= Fèlix Larrosa =

Catalonian politician

Fèlix Larrosa i Piqué (born 25 September 1964) is a Spanish Socialist Workers' Party (PSOE) politician. He has been a city councillor in Lleida in Catalonia since 2011, and mayor from 2018 to 2019 and again since 2023. He was previously a member of the Congress of Deputies from 2008 to 2011.

==Biography==
Larrosa was born in Lleida, Catalonia. His father was Félix Larrosa Gaston (1932–2018), a footballer who played as a goalkeeper in the 1950s for Segunda División clubs UD Huesca and UE Lleida. As of 2018, Larrosa was married and had three daughters.

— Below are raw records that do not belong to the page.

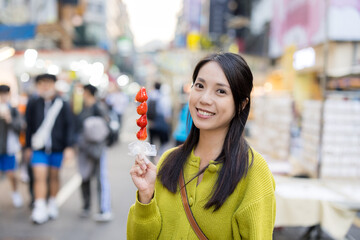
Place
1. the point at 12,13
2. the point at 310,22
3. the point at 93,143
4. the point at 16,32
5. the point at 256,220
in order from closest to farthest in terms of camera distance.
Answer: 1. the point at 256,220
2. the point at 93,143
3. the point at 16,32
4. the point at 310,22
5. the point at 12,13

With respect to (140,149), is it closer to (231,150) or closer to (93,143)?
(231,150)

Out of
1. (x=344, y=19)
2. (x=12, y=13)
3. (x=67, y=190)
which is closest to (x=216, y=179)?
(x=67, y=190)

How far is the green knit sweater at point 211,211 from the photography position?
168 cm

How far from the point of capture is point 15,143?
631cm

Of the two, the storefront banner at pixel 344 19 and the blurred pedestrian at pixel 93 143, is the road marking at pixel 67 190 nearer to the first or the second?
the blurred pedestrian at pixel 93 143

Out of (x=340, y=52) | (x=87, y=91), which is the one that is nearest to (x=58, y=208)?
(x=87, y=91)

Larrosa has a law degree, and a diploma in tourism from ESADE, a private business school in Barcelona. Representing the Socialists' Party of Catalonia (PSC), he was elected to the Congress of Deputies in the 2008 Spanish general election by the Lleida constituency. In 2011, he was elected to his hometown's city council. He became second deputy to mayor Àngel Ros in 2015, and the mayor resigned to become the ambassador to Andorra. Larrosa ran in the primary against the first deputy, Montse Mínguez. He won the nomination and was elected mayor by the eight PSC members of the council and the one from United to Advance.

In the 2019 local elections, the first since the Catalan declaration of independence, the PSC lost Lleida to Catalan nationalist parties. Miquel Pueyo of the Republican Left of Catalonia (ERC) was installed with support from Together for Catalonia. The PSC and Larrosa recovered the city in 2023.